• Task prompt
Among the lines below, restate word for word only those from the line with "Roadside gas-station canopy" through the line with "A woman sitting", with both end lines kept.

• Exercise data
☆ ☆ ☆ ☆

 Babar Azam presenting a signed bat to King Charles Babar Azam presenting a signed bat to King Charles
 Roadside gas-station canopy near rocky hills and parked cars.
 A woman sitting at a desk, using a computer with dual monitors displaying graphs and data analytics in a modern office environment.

☆ ☆ ☆ ☆

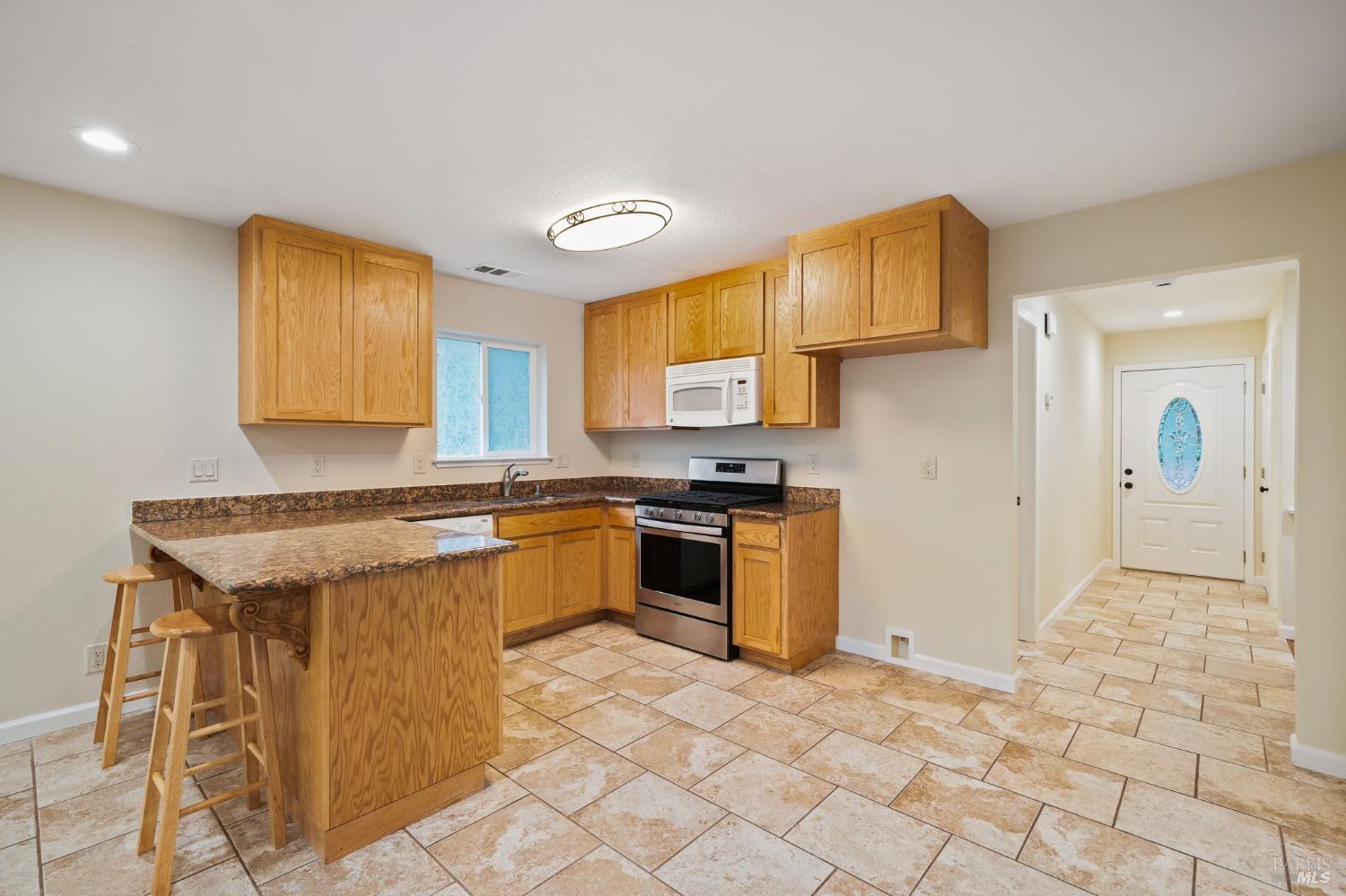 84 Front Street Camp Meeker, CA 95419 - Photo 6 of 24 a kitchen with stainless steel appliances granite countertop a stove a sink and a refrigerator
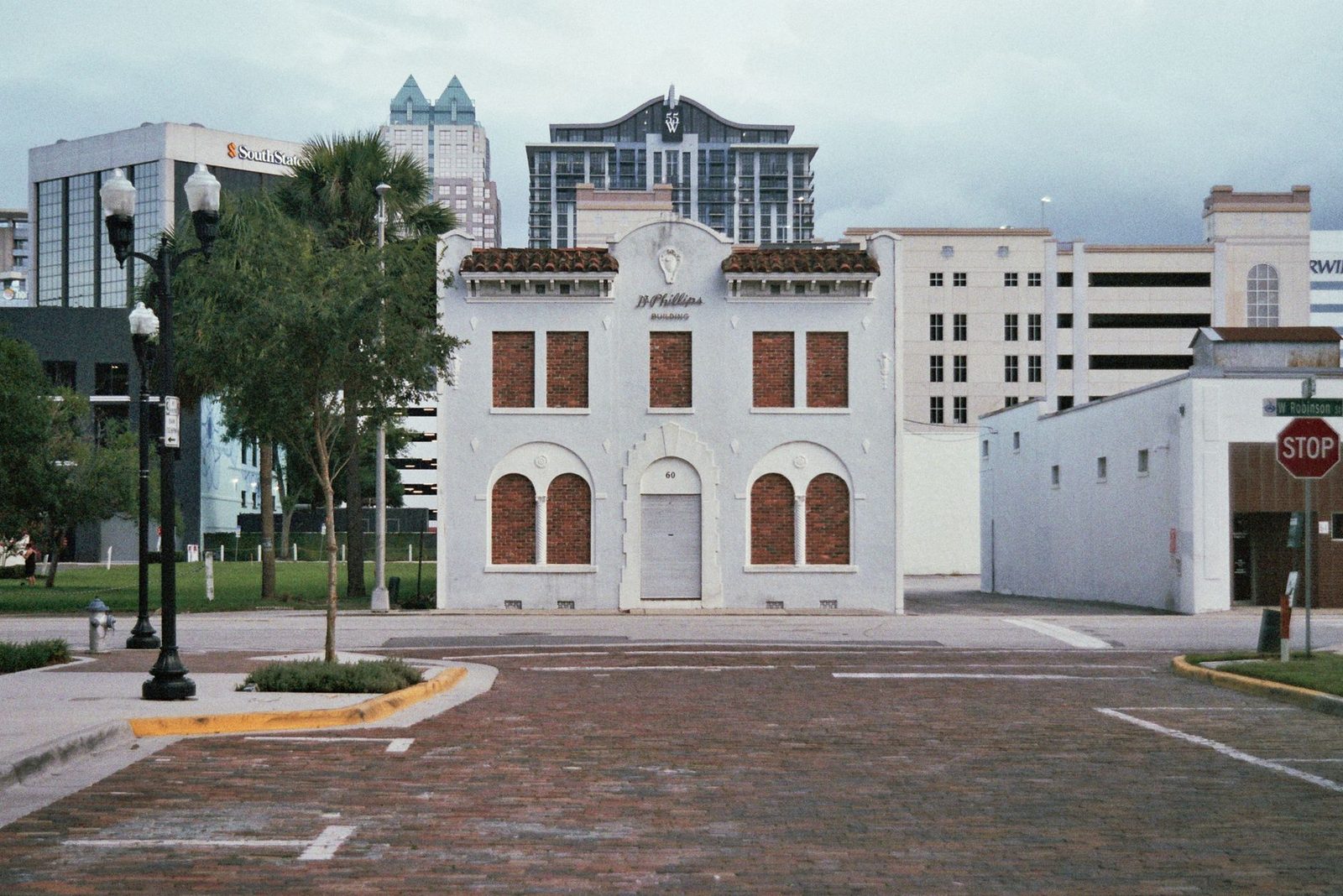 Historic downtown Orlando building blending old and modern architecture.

☆ ☆ ☆ ☆

• Answer below
 Roadside gas-station canopy near rocky hills and parked cars.
 A woman sitting at a desk, using a computer with dual monitors displaying graphs and data analytics in a modern office environment.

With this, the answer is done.